Longtemps nous avons été les plus fort.
Maintenant, nous sommes les plus faibles.
Nous serons battus et mourrons,
Lentement si l'on réussi à nous enfermer dans
des réserves.
Rapidement si l'on nous anéantit au cours d'une
bataille.
Puis ce seras votre tou.
Après en avoir fini avec nous, vous vous
tournerez vers d'autres peuples.
Je suis certain que vous ne cesserez jamais de
vous battre contre ces peuples qui sont des terres lointaines,
De l'autre côté des océans et qui parlent des
langues incompréhensibles.
Serez vous plus fort qu'eux ?
Peu importe.
Je ne sais qu'une chose : vous vous battrez
sans répit.
Partout où il il y a des êtres vivants, la
guerre est permanente.
Nous autres les Indiens, nous approchons de
notre fin.
La votre viendra aussi.
Un homme fort rencontre toujours plus fort que
lui.
COCHISE
TEXTE DE BLACK-ELK
"Il y a longtemps, mon père m'a répété les
paroles de son père : une fois, un saint homme Lakota appelé Drink Water rêva de
ce qui devait se passer. Il rêva que les quatre jambes revenaient sur Terre et
qu'une race venue d'ailleurs tissait une toile tout autour des Lakotas. Et il
dit: "Vous vivrez dans des maisons carrées, grises, sur une terre infertile..."

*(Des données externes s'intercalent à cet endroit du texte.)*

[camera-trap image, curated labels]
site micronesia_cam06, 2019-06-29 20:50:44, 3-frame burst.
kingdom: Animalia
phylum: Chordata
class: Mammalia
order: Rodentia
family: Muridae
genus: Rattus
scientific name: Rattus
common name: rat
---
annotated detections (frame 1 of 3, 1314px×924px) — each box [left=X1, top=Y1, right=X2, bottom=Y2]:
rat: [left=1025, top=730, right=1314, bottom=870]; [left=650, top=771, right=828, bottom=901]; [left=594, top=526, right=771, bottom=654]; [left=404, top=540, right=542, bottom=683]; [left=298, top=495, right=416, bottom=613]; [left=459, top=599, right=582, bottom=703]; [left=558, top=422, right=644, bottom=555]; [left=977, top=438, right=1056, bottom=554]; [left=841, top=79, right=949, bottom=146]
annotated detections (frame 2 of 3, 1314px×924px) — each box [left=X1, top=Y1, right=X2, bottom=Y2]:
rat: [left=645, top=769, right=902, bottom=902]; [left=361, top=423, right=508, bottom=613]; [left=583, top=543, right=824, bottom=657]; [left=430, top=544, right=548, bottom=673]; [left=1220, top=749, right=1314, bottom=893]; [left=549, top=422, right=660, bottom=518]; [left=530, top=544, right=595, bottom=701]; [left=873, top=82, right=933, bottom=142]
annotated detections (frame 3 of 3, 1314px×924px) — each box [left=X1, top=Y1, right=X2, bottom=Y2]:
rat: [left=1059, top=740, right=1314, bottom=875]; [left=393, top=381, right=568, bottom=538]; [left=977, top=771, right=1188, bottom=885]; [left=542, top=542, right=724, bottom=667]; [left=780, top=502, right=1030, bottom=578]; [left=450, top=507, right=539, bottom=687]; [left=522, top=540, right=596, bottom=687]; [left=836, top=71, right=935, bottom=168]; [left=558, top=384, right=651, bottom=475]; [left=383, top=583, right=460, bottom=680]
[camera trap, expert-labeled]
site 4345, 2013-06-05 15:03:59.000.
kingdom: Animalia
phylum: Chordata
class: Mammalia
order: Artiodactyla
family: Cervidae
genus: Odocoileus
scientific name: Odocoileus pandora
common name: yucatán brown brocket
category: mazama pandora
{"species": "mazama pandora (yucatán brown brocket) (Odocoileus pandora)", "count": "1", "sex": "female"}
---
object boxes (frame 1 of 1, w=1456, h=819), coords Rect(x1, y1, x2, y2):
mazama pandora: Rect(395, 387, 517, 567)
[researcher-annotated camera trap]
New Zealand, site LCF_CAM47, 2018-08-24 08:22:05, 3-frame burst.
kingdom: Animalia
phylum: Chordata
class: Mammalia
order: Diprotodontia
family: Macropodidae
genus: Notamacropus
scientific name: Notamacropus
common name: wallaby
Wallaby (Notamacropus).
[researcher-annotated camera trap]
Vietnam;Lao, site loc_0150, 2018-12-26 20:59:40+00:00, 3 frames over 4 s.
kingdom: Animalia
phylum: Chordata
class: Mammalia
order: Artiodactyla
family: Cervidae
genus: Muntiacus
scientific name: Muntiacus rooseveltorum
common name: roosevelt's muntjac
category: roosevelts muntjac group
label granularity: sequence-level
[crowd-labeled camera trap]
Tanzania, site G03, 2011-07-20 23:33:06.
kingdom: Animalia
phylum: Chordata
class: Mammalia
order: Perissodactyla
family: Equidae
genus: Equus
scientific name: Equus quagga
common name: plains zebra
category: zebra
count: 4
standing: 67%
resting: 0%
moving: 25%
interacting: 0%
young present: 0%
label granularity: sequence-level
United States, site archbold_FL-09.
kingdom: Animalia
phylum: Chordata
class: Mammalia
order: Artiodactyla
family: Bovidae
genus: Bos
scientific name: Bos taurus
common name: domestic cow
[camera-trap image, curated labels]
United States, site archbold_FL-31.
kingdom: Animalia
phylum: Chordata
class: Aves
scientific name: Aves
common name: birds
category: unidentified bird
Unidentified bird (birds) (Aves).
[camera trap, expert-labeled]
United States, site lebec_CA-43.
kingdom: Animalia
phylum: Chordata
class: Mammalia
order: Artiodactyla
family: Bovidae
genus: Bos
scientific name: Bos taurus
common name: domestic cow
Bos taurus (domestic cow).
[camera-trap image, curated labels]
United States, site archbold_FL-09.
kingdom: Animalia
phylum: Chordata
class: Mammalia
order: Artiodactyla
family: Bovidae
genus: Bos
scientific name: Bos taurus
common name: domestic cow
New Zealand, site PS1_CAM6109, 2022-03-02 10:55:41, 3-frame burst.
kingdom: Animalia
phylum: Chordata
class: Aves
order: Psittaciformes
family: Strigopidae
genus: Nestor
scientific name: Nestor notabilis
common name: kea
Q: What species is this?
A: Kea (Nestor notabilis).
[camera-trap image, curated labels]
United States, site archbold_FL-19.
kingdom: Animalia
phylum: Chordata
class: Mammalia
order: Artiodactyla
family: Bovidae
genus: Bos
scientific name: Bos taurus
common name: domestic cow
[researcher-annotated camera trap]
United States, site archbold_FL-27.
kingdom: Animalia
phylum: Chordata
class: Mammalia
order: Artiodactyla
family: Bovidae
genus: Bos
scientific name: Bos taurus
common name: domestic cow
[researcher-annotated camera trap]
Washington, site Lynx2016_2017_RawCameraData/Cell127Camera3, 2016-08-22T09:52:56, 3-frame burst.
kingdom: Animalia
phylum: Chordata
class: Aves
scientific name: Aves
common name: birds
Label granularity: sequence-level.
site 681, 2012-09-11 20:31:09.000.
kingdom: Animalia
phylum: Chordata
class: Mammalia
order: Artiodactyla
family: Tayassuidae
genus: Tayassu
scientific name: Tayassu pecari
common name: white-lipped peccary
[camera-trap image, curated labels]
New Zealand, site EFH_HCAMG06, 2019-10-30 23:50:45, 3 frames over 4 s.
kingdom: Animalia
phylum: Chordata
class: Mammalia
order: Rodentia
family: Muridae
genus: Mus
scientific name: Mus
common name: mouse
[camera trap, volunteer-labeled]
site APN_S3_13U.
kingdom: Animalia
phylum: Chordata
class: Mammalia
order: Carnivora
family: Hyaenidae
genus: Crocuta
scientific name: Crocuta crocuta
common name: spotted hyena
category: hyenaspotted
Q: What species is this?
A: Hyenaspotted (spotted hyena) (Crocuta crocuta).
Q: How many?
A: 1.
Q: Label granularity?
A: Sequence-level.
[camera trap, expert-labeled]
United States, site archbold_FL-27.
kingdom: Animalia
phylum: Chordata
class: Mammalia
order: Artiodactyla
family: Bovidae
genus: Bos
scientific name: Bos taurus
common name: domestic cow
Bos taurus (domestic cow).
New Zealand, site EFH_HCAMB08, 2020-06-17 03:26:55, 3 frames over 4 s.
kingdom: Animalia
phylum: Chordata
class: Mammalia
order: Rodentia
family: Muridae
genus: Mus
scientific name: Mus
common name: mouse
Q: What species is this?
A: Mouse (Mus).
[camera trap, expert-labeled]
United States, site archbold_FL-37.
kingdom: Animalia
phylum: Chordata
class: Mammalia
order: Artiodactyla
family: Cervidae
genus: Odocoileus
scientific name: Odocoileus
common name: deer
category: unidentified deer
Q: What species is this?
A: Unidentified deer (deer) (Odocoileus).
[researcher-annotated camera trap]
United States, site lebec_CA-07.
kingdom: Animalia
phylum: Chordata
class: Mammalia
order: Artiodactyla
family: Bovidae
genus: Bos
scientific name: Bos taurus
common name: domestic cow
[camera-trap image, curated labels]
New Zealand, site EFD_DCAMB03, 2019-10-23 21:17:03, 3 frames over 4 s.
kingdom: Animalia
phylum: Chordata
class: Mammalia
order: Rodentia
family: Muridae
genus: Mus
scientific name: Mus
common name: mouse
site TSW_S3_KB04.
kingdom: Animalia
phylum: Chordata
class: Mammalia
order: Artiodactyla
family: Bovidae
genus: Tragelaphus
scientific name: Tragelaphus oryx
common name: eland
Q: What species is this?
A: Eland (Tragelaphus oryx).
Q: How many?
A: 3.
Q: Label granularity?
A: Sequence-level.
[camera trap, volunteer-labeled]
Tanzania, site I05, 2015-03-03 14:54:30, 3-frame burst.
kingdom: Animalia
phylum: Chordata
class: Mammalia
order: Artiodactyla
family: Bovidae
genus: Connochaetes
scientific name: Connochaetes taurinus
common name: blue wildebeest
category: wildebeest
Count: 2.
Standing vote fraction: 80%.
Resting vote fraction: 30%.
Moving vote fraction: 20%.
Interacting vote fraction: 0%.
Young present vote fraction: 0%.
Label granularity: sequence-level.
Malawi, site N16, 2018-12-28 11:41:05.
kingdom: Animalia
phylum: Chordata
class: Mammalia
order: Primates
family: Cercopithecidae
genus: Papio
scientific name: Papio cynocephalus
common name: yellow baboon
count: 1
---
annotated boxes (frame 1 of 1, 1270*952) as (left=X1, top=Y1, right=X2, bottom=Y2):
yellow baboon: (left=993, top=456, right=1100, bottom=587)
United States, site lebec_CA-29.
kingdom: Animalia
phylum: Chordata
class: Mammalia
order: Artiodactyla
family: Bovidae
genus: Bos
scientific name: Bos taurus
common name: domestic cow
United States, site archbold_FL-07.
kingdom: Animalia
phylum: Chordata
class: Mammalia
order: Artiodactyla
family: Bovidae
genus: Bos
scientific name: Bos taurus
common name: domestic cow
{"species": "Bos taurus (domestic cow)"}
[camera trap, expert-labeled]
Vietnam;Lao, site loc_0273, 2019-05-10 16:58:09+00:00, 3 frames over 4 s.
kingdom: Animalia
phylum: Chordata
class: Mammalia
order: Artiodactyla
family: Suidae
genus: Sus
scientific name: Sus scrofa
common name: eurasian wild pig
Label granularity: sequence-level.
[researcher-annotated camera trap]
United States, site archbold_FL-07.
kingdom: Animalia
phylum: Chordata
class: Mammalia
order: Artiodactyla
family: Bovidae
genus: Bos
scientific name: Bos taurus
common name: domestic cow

Parfois on en sait plus en rêve que lorsqu'on ne dort pas".
"J'ai guéri avec le pouvoir qui passait à travers moi. Bien sûr,
ce n'était pas moi qui guérissait. C'était le pouvoir venu de l'autre monde ;
les visions et les cérémonies avaient simplement fait de moi un trou à travers
lequel le pouvoir avait la possibilité de parvenir aux
Deux-Jambes. Si
j'avais pensé que c'était ma propre action, le trou se serait fermé et aucun
pouvoir n'aurait pu passer. Tout ce que j'aurais fait alors aurait été insensé".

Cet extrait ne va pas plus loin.